Martinez v Allen
2018 NY Slip Op 05462 [163 AD3d 951]
July 25, 2018
Appellate Division, Second Department
Published by New York State Law Reporting Bureau pursuant to Judiciary Law § 431.
As corrected through Wednesday, August 29, 2018


[*1]
 Hector F. Martinez, Appellant,
v
Rosemary Allen, Respondent.

Basch & Keegan, LLP, Kingston, NY (Derek J. Spada of counsel), for appellant.

Burke, Conway & Dillon, White Plains, NY (Michelle J. Piantadosi of counsel), for respondent.

In an action to recover damages for personal injuries, the plaintiff appeals from an order of the Supreme Court, Dutchess County (Christine A. Sproat, J.), dated May 24, 2017. The order granted the defendant's motion for summary judgment dismissing the complaint.

Ordered that the order is reversed, on the law, with costs, and the defendant's motion for summary judgment dismissing the complaint is denied.

On the morning of May 28, 2016, the plaintiff's vehicle struck the defendant's vehicle on State Route 82 at or near its intersection with Cole Road in the town of La Grange. Prior to the incident, both vehicles were traveling in the southbound lane of State Route 82. The plaintiff commenced this action against the defendant alleging that he sustained personal injuries as a result of the accident. The defendant moved for summary judgment dismissing the complaint, contending that the plaintiff's negligence in striking the rear of the defendant's stopped vehicle was the sole proximate cause of the accident. The Supreme Court granted the motion, and the plaintiff appeals.

A rear-end collision with a stopped or stopping vehicle establishes a prima facie case of negligence on the part of the operator of the rear vehicle, thereby requiring that operator to rebut the inference of negligence by providing a nonnegligent explanation for the collision (see Tutrani v County of Suffolk, 10 NY3d 906, 908 [2008]; De Castillo v Sormeley, 140 AD3d 918 [2016]). There can be more than one proximate cause of an accident (see Cox v Nunez, 23 AD3d 427 [2005]), and a defendant moving for summary judgment in a negligence action has the burden of establishing, prima facie, that he or she was not at fault in the happening of the subject accident (see Suris v Citiwide Auto Leasing, Inc., 145 AD3d 817 [2016]; Boulos v Lerner-Harrington, 124 AD3d 709 [2015]). "[N]ot every rear-end collision is the exclusive fault of the rearmost driver. The frontmost driver also has the duty not to stop suddenly or slow down without proper signaling so as to avoid a collision" (Tutrani v County of Suffolk, 64 AD3d 53, 59-60 [2009] [internal quotation marks omitted]).

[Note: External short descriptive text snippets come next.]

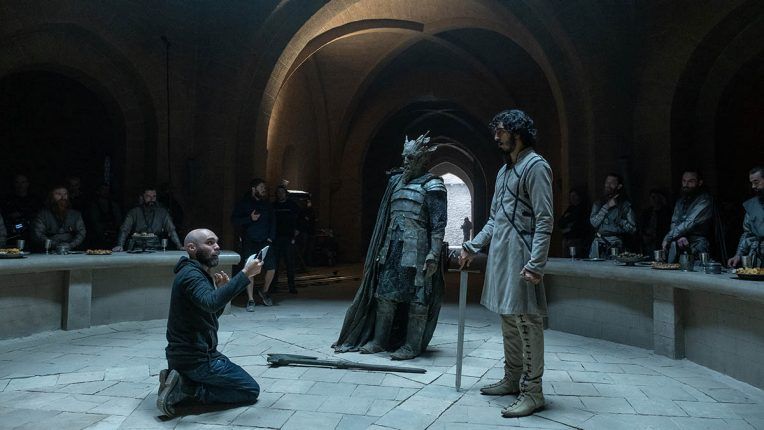 David Lowery, Ralph Ineson and Dev Patel on the set of The Green Knight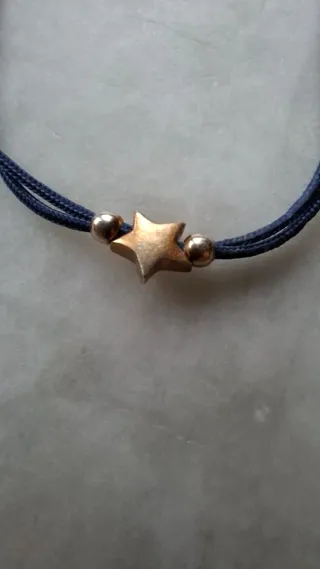Bracciale cordino blu con stella oro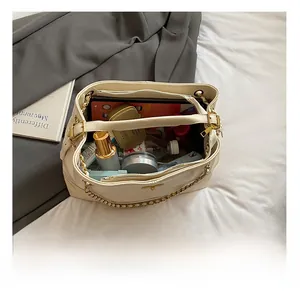 Detail view of large capacity tote bag interior showing storage for tablets and cosmetics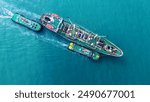 Cargo Ship was pulling by Tugboat go to Maintenance port. cargo ship import export to customers sea port. export shipping industry freight and transportation logistics concept.	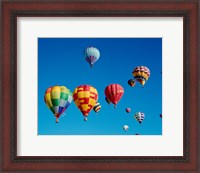 Framed Low angle view of a group of hot air balloons in the sky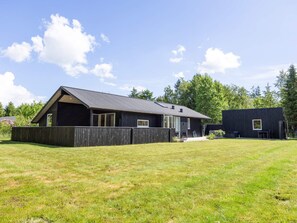 Ein modernes, zweistöckiges Haus mit großem Vorgarten und separater Garage.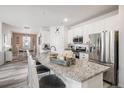 Modern kitchen with white cabinets, granite counters, and breakfast bar at 24747 E Calhoun Pl # C, Aurora, CO 80016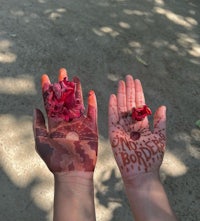 a woman's hands with red roses painted on them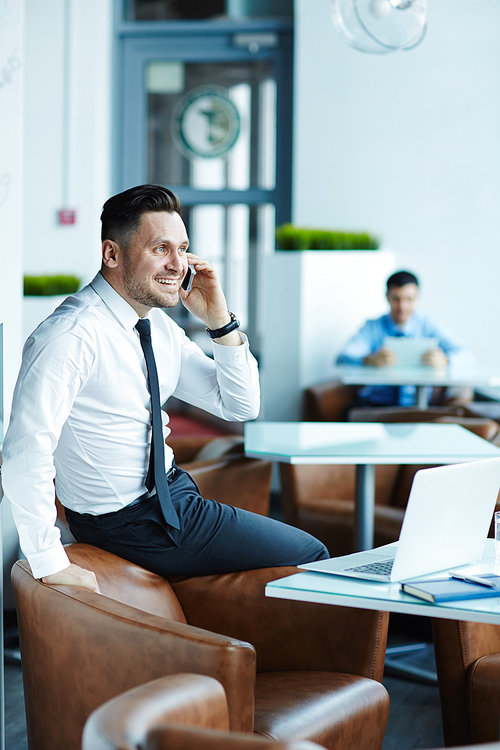 Joyful middle-aged businessman with stylish haircut talking to his colleague on smartphone while sitting in modern office lobby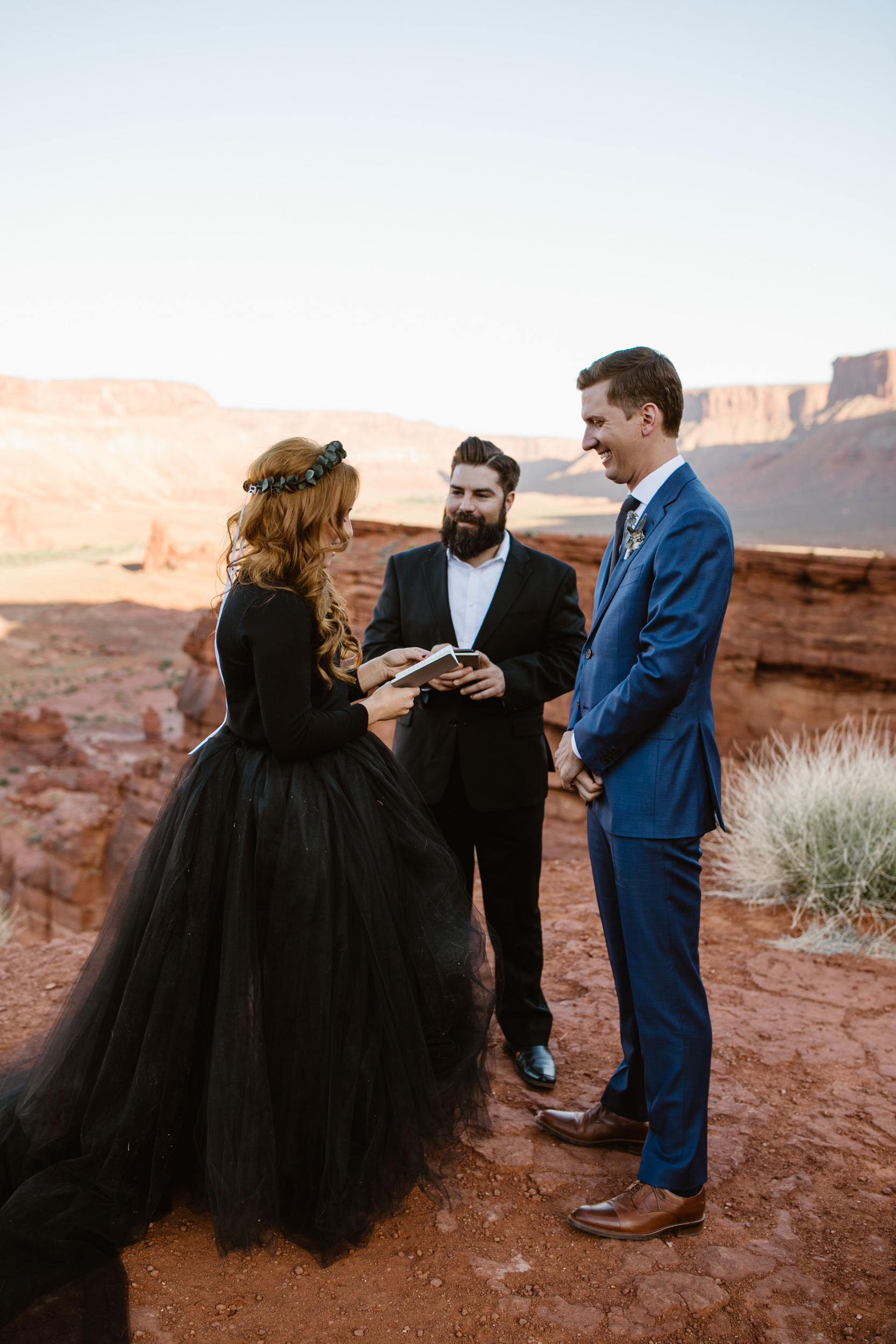 ben + rachelle's elopement in a secret canyon near Moab, Utah | canyonlands national park first look + portraits | secret ceremony on the edge of a cliff | moab adventure wedding photographer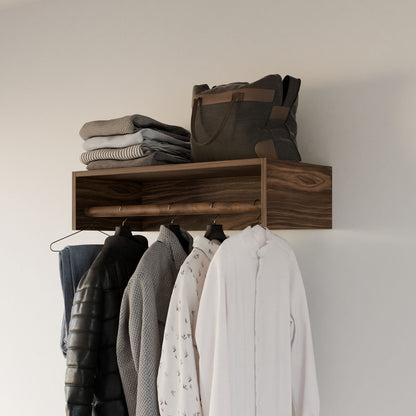 The Maine Made Closet Hanger by Krovel Furniture Co. is a wooden, wall-mounted shelf that neatly displays sweaters and a bag on top, with jackets and shirts hanging below, handmade in Portland, Maine against a plain white wall.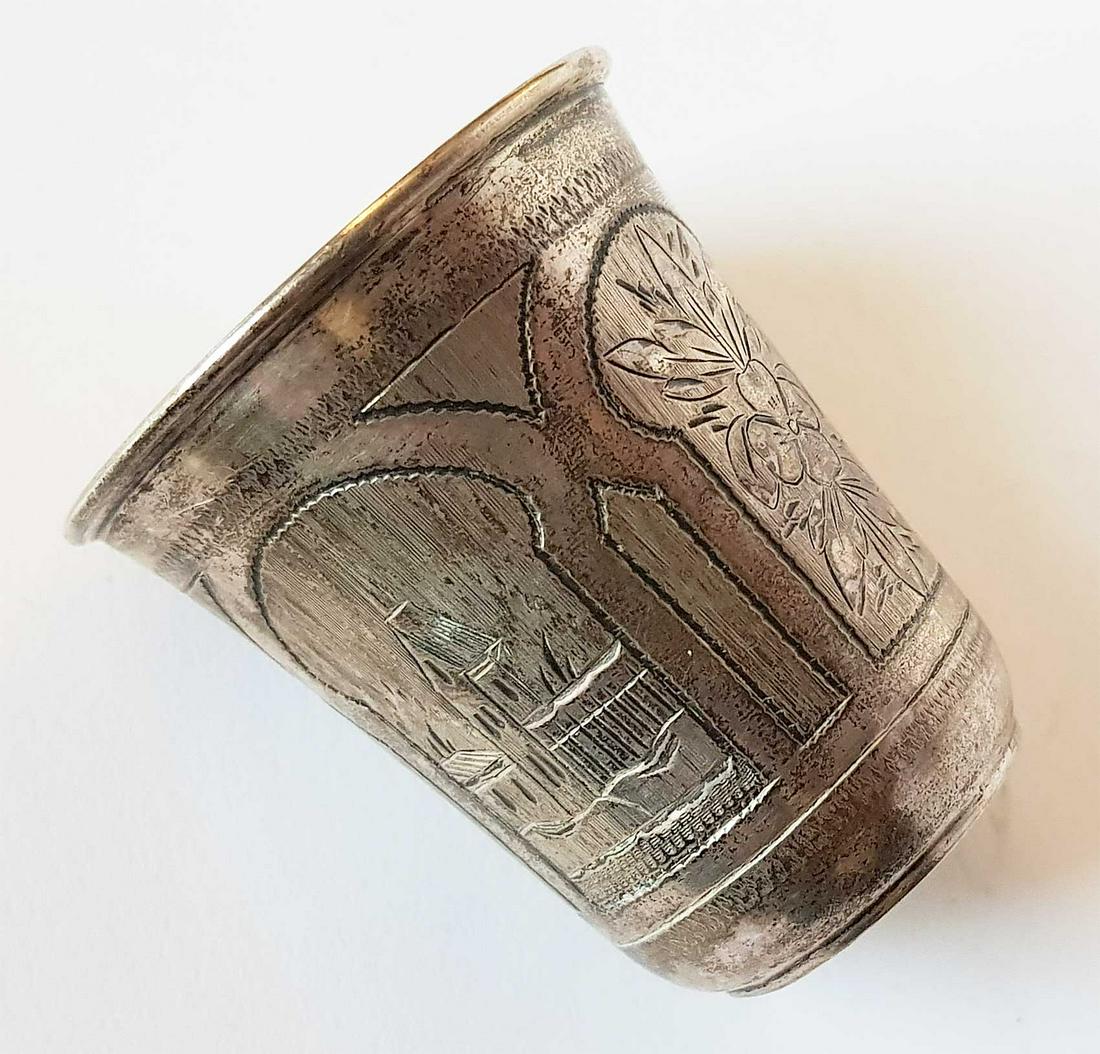 JEWISH SILVER KIDDUSH BEAKER, SHOT, CUP, 1877: RARE JEWISH SILVER KIDDUSH BEAKER, JUDAICA, SHOT, CUP, 1877 Russian silver kiddush beaker, cup. The exterior is adorned with etched village house view and floral patterns. HALLMARKS: Marked with a Sil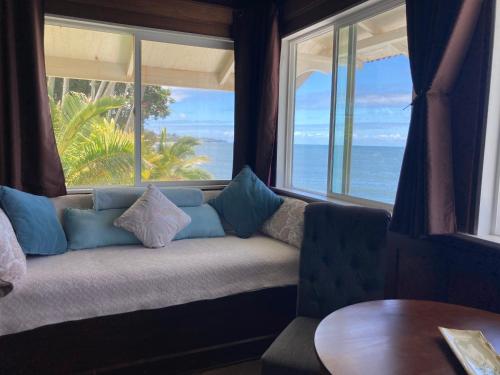 un divano seduto di fronte a una grande finestra di Hilo Bay Oceanfront Bed and Breakfast a Hilo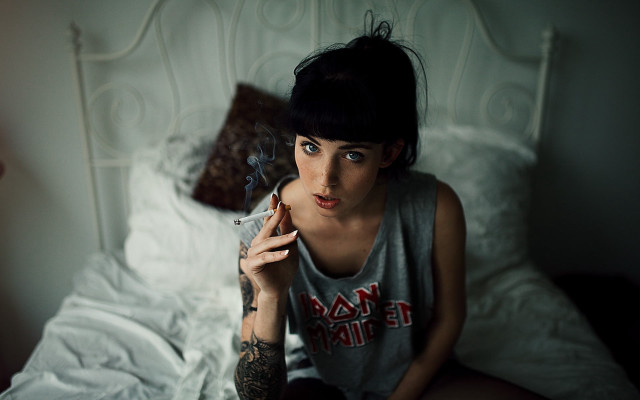 Woman smoking bed white comforter free wallpaper for desktop - medium preview image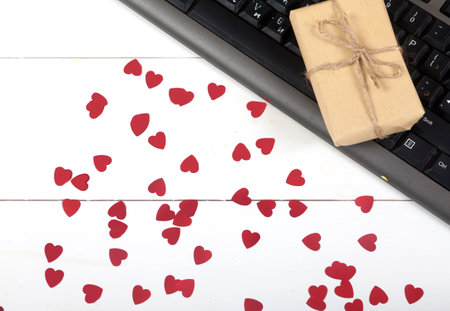 Computer keyboard, gift and hearts on a white background. Ordering gifts online. Online shopping.の写真素材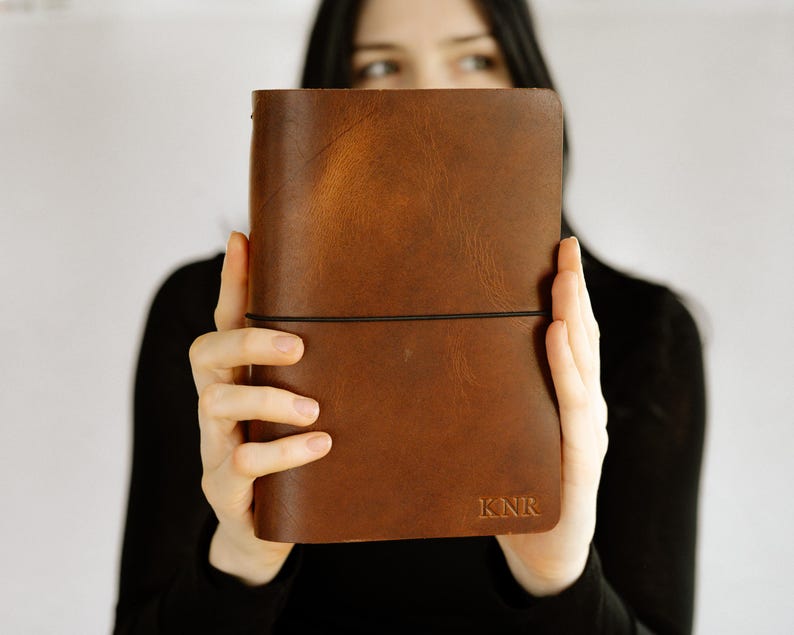 May include: A rectangular brown leather journal featuring a smooth, matte finish and a thin black elastic band wrapped horizontally around the center. The bottom right corner of the cover is embossed with the capital letters KNR in a serif font.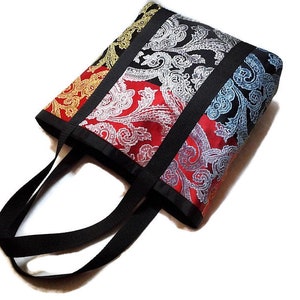 Peut inclure: Un sac fourre-tout coloré avec un motif cachemire en or, rouge, noir et bleu. Le sac a des poignées et des bordures noires. Le sac est fait d'un tissu à motifs.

Here, in support of her motion for summary judgment, the defendant submitted an affidavit in which she averred that she brought her vehicle to a gradual stop to make a left turn onto Cole Road from the southbound lane of State Route 82. She activated her left turning signal and had been stopped for at least 35 seconds, waiting for traffic to clear, when her vehicle was struck in the [*2]rear by the plaintiff's vehicle. The defendant's affidavit was sufficient to establish the defendant's prima facie entitlement to judgment as a matter of law, as it demonstrated that she was not comparatively negligent in the happening of the accident and that the plaintiff was solely at fault (see De Castillo v Sormeley, 140 AD3d at 919; Ortiz v Hub Truck Rental Corp., 82 AD3d 725, 727 [2011]).

In opposition, the plaintiff averred that the defendant made a sudden stop and failed to give proper signals, as required by Vehicle and Traffic Law § 1163. The plaintiff's affidavit was sufficient to raise a triable issue of fact as to whether the defendant negligently caused or contributed to the accident (see Gleason v Villegas, 81 AD3d 889, 890 [2011]; Costa v Eramo, 76 AD3d 942 [2010]; Klopchin v Masri, 45 AD3d 737, 738 [2007]).

Accordingly, the Supreme Court should have denied the defendant's motion for summary judgment dismissing the complaint. Scheinkman, P.J., Roman, Sgroi and Maltese, JJ., concur.